The availability of both of these things is a numbers game. In some cases, the supply chain is literally the email of the guy still making the one-off wheels or tuning the tricky carburetors. But if the market is big enough, third-party companies will fill the void.

“The passion for the cars kind of dictates what the ownership will be like when the owner no longer supports the car,” says Casey Maxon, senior manager of heritage at the Hagerty Drivers Foundation, a nonprofit that, among other things, is building a National Historic Vehicle Registry. “Either a cottage industry will develop or the enthusiasts will have to help each other out to keep these cars on the road.”

Keeping an old Corvette running, for example, is easy — largely because General Motors has made almost 2 million of them over a 70-year period. By contrast and with the exception of Tesla, the new crop of electric vehicles is still trickling out of factories. In 2022, Lucid, Rivian and Polestar collectively made about 130,000 cars and trucks. Volkswagen Group churns out that many in a slow week.
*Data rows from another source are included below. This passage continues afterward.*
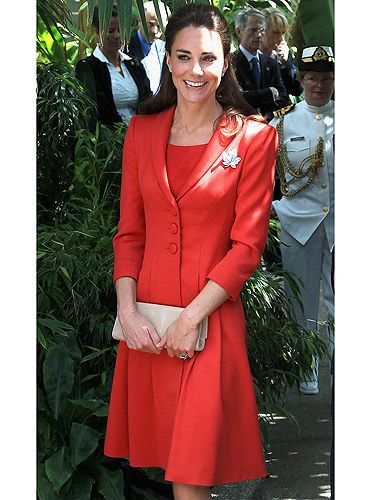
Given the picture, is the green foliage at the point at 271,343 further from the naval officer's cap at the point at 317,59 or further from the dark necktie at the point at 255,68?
the dark necktie at the point at 255,68

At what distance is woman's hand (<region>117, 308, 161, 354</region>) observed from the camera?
3.31 meters

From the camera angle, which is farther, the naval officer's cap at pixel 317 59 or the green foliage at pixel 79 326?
the naval officer's cap at pixel 317 59

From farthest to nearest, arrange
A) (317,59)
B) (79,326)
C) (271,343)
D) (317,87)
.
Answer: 1. (317,87)
2. (317,59)
3. (271,343)
4. (79,326)

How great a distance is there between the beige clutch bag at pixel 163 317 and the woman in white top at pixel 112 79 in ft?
7.89

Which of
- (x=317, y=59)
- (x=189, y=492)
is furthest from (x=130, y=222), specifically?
(x=317, y=59)

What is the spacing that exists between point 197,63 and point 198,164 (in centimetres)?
28

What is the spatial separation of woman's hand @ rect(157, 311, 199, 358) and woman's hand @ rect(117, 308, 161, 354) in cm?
5

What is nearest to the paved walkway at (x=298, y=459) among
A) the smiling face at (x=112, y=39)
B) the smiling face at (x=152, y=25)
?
the smiling face at (x=112, y=39)

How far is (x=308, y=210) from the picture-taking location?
5719 mm

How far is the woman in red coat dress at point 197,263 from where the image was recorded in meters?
3.24

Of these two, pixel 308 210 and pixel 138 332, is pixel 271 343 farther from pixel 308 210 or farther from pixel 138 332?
pixel 138 332
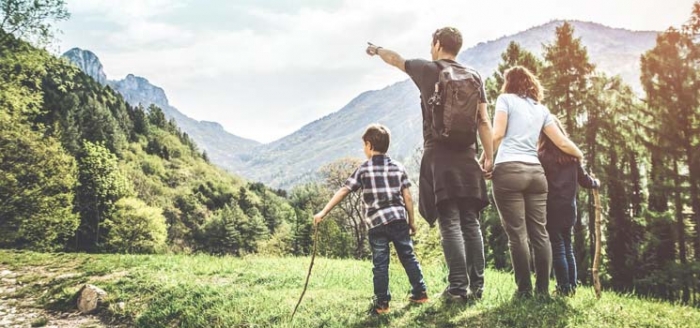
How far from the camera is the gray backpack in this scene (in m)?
4.73

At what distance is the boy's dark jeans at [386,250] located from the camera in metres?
5.08

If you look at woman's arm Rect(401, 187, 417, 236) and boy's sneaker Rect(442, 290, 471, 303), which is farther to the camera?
woman's arm Rect(401, 187, 417, 236)

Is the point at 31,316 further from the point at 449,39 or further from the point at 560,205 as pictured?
the point at 560,205

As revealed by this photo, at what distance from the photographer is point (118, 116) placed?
118 meters

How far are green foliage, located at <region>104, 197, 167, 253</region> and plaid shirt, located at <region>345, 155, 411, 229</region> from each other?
51.5 m

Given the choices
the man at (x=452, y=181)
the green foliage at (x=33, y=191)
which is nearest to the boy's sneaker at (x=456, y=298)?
the man at (x=452, y=181)

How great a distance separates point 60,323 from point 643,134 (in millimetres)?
25135

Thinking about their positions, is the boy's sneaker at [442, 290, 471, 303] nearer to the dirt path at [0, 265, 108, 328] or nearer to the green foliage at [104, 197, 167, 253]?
the dirt path at [0, 265, 108, 328]

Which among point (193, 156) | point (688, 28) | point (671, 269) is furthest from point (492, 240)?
point (193, 156)

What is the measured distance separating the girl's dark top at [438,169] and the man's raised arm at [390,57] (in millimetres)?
80

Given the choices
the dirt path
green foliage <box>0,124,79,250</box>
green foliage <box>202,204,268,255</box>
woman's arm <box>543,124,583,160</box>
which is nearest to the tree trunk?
woman's arm <box>543,124,583,160</box>

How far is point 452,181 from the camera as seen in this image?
477 cm

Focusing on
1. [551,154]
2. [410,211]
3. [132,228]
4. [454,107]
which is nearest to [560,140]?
[551,154]

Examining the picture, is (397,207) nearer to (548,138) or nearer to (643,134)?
(548,138)
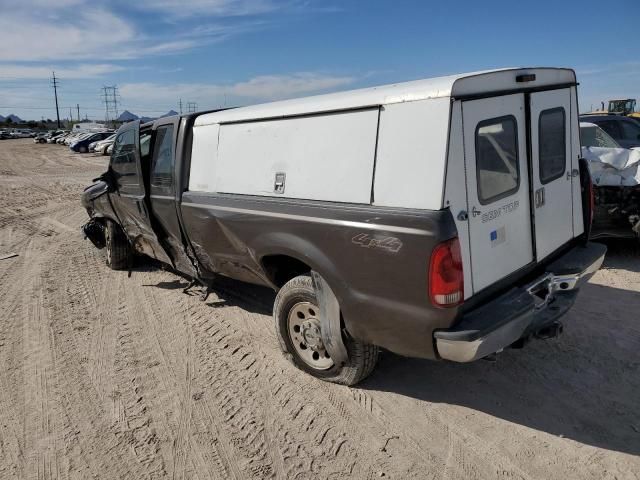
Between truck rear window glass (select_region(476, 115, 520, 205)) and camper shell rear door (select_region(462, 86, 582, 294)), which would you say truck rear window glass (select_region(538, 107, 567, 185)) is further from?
truck rear window glass (select_region(476, 115, 520, 205))

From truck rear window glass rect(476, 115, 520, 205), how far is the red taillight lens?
0.46m

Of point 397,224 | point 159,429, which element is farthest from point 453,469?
point 159,429

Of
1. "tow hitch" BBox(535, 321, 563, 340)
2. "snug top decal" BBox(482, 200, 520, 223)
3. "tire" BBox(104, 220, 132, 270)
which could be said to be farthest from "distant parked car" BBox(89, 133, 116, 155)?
"tow hitch" BBox(535, 321, 563, 340)

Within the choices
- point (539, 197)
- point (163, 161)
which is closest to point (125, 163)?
point (163, 161)

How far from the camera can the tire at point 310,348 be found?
354 centimetres

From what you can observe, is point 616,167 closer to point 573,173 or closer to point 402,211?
point 573,173

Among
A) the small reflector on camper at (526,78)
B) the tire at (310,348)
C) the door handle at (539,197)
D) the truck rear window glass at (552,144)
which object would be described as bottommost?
the tire at (310,348)

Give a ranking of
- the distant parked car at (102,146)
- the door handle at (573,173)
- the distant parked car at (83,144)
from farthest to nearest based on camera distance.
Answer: the distant parked car at (83,144), the distant parked car at (102,146), the door handle at (573,173)

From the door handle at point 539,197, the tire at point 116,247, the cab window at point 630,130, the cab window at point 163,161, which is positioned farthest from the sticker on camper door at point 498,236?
the cab window at point 630,130

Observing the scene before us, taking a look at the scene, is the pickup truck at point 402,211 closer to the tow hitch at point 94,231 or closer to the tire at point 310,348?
the tire at point 310,348

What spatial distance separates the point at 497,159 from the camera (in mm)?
3143

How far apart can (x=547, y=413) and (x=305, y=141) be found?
2527mm

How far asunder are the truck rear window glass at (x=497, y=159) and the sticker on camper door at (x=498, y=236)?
0.70ft

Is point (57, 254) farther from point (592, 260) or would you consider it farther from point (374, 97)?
point (592, 260)
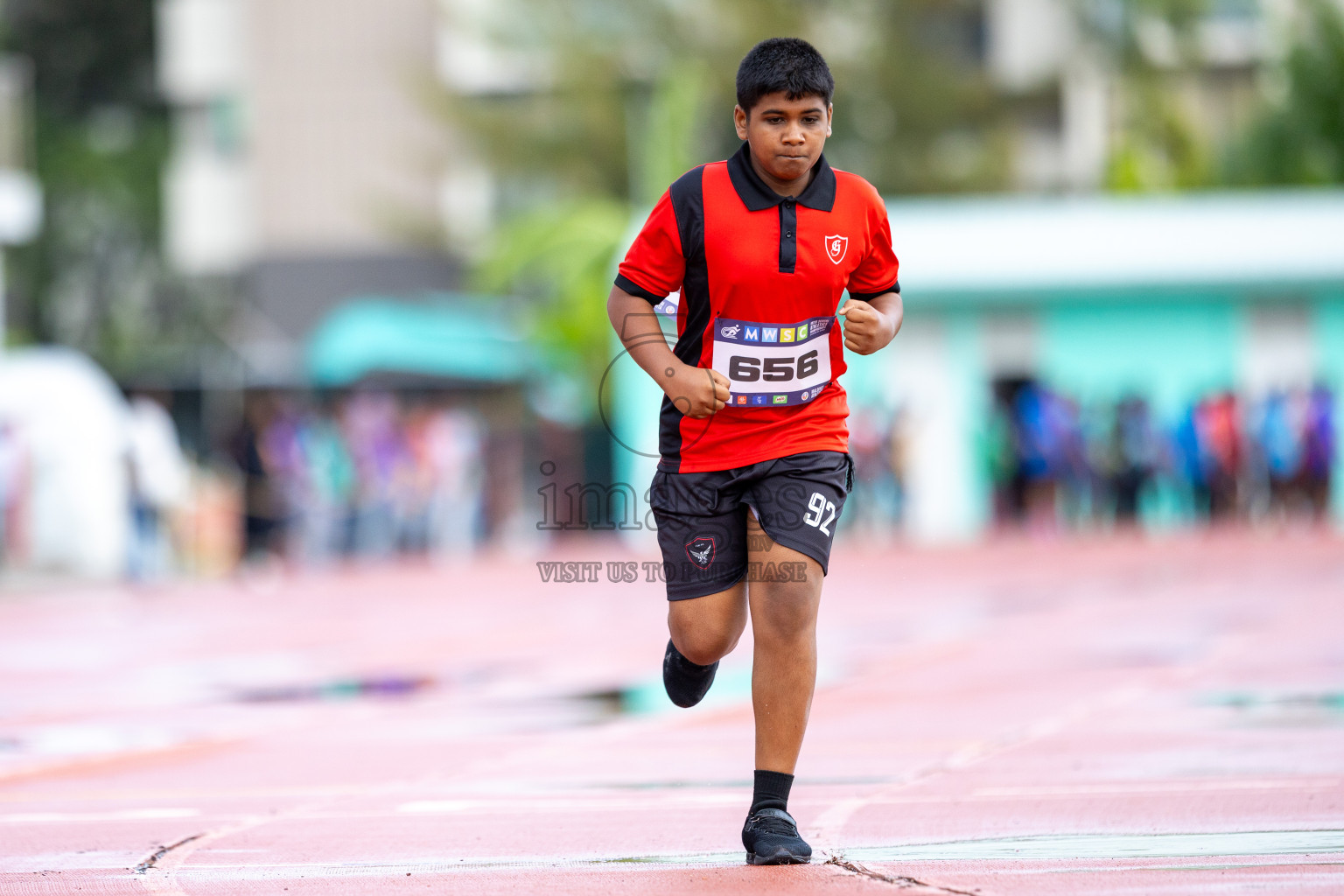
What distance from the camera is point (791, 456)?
15.9 feet

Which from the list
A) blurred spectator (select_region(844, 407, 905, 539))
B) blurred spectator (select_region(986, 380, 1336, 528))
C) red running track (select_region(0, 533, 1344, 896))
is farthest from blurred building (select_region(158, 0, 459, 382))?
red running track (select_region(0, 533, 1344, 896))

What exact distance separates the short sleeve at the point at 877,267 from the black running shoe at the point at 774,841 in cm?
134

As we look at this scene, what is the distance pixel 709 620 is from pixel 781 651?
0.74ft

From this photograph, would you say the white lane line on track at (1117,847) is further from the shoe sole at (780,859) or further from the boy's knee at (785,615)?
the boy's knee at (785,615)

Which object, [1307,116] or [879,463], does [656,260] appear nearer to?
[879,463]

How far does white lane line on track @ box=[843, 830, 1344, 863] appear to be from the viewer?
4.68 metres

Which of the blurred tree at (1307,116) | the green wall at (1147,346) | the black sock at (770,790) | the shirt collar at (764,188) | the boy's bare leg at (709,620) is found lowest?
the black sock at (770,790)

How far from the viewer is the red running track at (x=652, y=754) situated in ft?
15.5

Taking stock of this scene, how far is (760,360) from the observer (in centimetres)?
481

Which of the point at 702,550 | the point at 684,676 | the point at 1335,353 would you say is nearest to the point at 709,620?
the point at 702,550

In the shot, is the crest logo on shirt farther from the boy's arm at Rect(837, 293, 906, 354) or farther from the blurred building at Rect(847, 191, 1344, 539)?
the blurred building at Rect(847, 191, 1344, 539)

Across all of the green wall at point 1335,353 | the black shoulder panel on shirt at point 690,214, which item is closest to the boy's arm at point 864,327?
the black shoulder panel on shirt at point 690,214

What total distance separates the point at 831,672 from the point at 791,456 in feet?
17.6

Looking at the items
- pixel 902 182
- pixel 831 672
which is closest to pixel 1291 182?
pixel 902 182
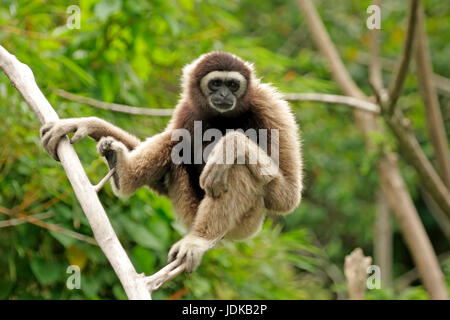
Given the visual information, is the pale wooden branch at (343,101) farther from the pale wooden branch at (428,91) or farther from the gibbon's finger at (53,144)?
the gibbon's finger at (53,144)

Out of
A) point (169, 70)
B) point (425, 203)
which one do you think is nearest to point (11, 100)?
point (169, 70)

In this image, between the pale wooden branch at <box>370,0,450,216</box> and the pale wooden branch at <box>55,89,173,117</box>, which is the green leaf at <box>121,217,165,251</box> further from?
the pale wooden branch at <box>370,0,450,216</box>

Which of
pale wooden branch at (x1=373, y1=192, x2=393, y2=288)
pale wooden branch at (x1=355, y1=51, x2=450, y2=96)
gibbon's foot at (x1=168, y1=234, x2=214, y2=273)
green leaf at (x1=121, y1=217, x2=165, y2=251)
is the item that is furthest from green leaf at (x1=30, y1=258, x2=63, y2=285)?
pale wooden branch at (x1=355, y1=51, x2=450, y2=96)

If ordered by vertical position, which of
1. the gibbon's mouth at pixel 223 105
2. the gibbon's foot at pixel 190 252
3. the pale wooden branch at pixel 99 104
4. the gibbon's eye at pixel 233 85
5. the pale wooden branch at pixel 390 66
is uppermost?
the pale wooden branch at pixel 390 66

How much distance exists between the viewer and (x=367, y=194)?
461 inches

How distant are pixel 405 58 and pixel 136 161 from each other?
111 inches

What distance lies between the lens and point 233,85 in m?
4.71

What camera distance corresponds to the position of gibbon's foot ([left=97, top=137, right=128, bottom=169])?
14.3 feet

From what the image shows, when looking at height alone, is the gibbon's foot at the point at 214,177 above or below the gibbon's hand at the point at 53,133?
below

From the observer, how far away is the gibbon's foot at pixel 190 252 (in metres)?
4.03

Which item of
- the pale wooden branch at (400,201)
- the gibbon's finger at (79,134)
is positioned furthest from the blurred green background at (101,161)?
the gibbon's finger at (79,134)

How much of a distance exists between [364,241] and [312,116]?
374 cm

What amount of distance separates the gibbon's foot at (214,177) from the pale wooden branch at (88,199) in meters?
0.58

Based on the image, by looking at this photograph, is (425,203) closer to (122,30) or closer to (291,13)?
(291,13)
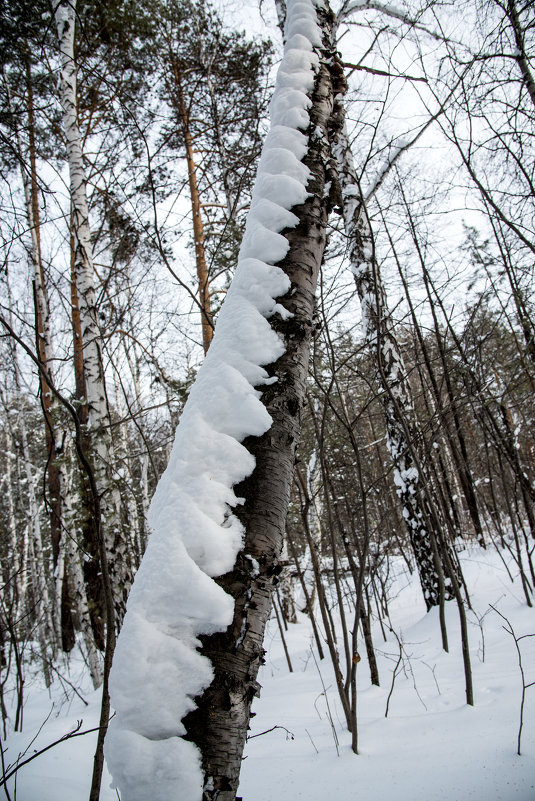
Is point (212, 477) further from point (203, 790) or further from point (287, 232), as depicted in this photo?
point (287, 232)

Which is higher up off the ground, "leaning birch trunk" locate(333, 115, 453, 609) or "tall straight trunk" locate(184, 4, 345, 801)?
"leaning birch trunk" locate(333, 115, 453, 609)

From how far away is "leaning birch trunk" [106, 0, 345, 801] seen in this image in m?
0.53

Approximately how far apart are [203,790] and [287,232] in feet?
3.68

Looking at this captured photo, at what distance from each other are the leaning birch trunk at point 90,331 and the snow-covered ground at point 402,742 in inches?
50.3

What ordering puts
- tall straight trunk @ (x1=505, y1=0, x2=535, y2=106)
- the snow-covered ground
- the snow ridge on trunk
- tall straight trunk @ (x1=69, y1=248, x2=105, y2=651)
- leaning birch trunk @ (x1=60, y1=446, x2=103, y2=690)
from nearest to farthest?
the snow ridge on trunk, the snow-covered ground, tall straight trunk @ (x1=69, y1=248, x2=105, y2=651), tall straight trunk @ (x1=505, y1=0, x2=535, y2=106), leaning birch trunk @ (x1=60, y1=446, x2=103, y2=690)

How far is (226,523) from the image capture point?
69 cm

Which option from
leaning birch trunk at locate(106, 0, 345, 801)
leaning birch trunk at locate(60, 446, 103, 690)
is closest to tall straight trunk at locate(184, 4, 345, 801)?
leaning birch trunk at locate(106, 0, 345, 801)

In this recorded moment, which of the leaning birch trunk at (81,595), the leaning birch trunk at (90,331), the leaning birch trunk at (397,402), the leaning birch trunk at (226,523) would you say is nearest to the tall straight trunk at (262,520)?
the leaning birch trunk at (226,523)

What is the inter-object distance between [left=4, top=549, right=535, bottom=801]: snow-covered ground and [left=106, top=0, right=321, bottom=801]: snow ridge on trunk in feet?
4.01

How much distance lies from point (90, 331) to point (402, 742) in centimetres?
372

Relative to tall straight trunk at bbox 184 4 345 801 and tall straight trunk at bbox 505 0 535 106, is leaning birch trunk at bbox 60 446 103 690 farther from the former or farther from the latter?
tall straight trunk at bbox 505 0 535 106

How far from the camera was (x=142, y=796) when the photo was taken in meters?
0.50

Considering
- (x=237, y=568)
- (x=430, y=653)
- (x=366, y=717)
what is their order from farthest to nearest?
1. (x=430, y=653)
2. (x=366, y=717)
3. (x=237, y=568)

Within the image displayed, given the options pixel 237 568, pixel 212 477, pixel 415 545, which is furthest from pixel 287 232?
pixel 415 545
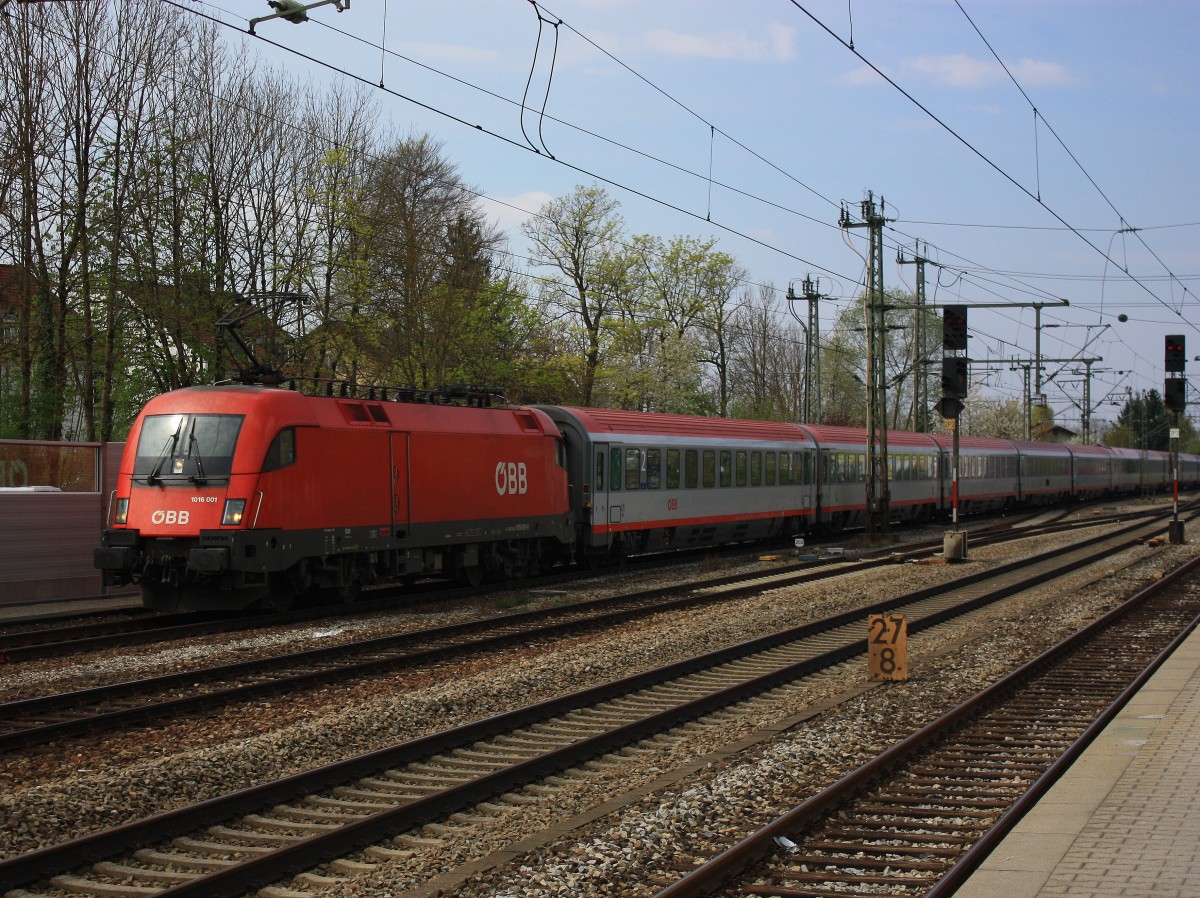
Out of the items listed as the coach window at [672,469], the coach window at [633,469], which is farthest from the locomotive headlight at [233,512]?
the coach window at [672,469]

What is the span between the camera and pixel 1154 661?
13.3 metres

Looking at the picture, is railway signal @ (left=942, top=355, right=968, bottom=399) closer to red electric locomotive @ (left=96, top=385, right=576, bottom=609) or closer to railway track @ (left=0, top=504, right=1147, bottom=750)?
railway track @ (left=0, top=504, right=1147, bottom=750)

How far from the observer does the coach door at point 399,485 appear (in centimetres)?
1820

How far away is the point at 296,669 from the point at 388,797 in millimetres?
5118

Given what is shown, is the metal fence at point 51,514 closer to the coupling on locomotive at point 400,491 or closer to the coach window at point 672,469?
the coupling on locomotive at point 400,491

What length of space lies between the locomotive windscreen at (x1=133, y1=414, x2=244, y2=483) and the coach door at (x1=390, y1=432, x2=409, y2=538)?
2932 mm

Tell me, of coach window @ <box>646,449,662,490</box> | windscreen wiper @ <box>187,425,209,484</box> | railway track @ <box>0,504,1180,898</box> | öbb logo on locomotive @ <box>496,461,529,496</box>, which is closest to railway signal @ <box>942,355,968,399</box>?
coach window @ <box>646,449,662,490</box>

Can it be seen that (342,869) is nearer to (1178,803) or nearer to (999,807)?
(999,807)

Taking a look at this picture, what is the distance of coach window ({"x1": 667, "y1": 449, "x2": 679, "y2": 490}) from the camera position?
26.4m

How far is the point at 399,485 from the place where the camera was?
722 inches

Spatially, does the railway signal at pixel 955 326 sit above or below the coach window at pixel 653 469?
above

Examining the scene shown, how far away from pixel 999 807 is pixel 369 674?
23.0 feet

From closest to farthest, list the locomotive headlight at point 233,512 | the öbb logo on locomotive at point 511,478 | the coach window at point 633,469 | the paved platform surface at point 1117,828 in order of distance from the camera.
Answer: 1. the paved platform surface at point 1117,828
2. the locomotive headlight at point 233,512
3. the öbb logo on locomotive at point 511,478
4. the coach window at point 633,469

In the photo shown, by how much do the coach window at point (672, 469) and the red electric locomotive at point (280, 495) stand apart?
7.22 m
“A manufacturer wants to keep making parts as long as it’s profitable,” Moody says. “And [new EV-makers are] just not at the scale the way a Honda, Toyota, Ford or Chevy is.”

Maxon says upkeep of newer orphan cars can be particularly finicky. They’re full of plastic pieces, which both break more easily and are trickier to make than metal. (Feldmar’s Saab, for example, gushed a tank of gas onto the streets of LA after a plastic fastener snapped off the fuel tank.) EV-makers’ tech-inspired product plan — ship, then iterate — also means that when a company runs out of road, so do its software updates.

Of course, car choices are a convenient statement of identity, and piloting a zombie is a strong statement of originality. Once orphaned, a unique vehicle is only guaranteed to get more rare, with comparably appreciating Instagram cred. Just ask the 100 or so people who bought one of the first EVs, the Coda in, 2012; or the couple thousand optimists piloting a Fisker Karma, an early and very brief Tesla rival.


A Fisker Karma electric hybrid vehicle in 2009. Photographer: Andrew Harper

To that end, the same mysterious gravity Saturn has over Freeman can be found between many recent car buyers and their Lucid or Polestar — namely the desire to have something less than ubiquitous.

That was the calculus for Ryan Dossey, a Florida-based real estate investor who recently ditched a Tesla Model X for a Lucid Air. “I ride motorcycles; I paraglide; I enjoy doing things other people don’t,” he says. “This kind of felt in that vein.”

Dossey considered the longevity of Lucid and the risk therein, but he has a plan if his car becomes a zombie: “I’ll just get rid of it.”